Un’altra iniziativa valida potrebbe essere rappresentata da un momento in cui raccogliere e presentare le attività degli spazi espositivi indipendenti ( Le Dictateur, Brown Project Space, Marselleria, per citarne alcuni), tra i pochi in città a salvaguardare e promuovere quello che potremmo intendere veramente come contemporaneo. Ad esempio un festival dedicato a questi spazi e alle loro istanze. Da fare a livello nazionale e magari anche internazionale.

 

In ultimo, e in chiave del tutto generale, credo che sia necessario rivedere le organizzazioni interne delle varie istituzioni, indipendentemente dalla crisi, in mano ai consigli di amministrazione anziché ai comitati scientifici, strutture in cui spesso si confondono ruoli e competenze o si indirizzano tutte le responsabilità decisionali e culturali su un unico nome altisonante pagato soprattutto per rappresentare e dare lustro alla istituzione che lo ha ingaggiato.
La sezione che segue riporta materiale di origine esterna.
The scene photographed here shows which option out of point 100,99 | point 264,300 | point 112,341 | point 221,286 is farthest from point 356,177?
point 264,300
Credo che sia fondamentale affiancare ad un direttore artistico (impegnato di più nella programmazione generale e sulle linee guida che sulla curatela di singole mostre) squadre di giovani curatori, persone che possono essere formate ma che sopratutto possono dare nuova linfa e prospettiva alle varie realtà con le quali entrerebbero in contatto, semplicemente perché più motivati e maggiormente inseriti nel contesto culturale cittadino. Questo modello negli Stati Uniti, ad esempio, è adottato sia da Guggenheim che da Moma, giusto per citarne due, e non mi pare sentano eccessivamente la crisi, né di pubblico né di interesse culturale.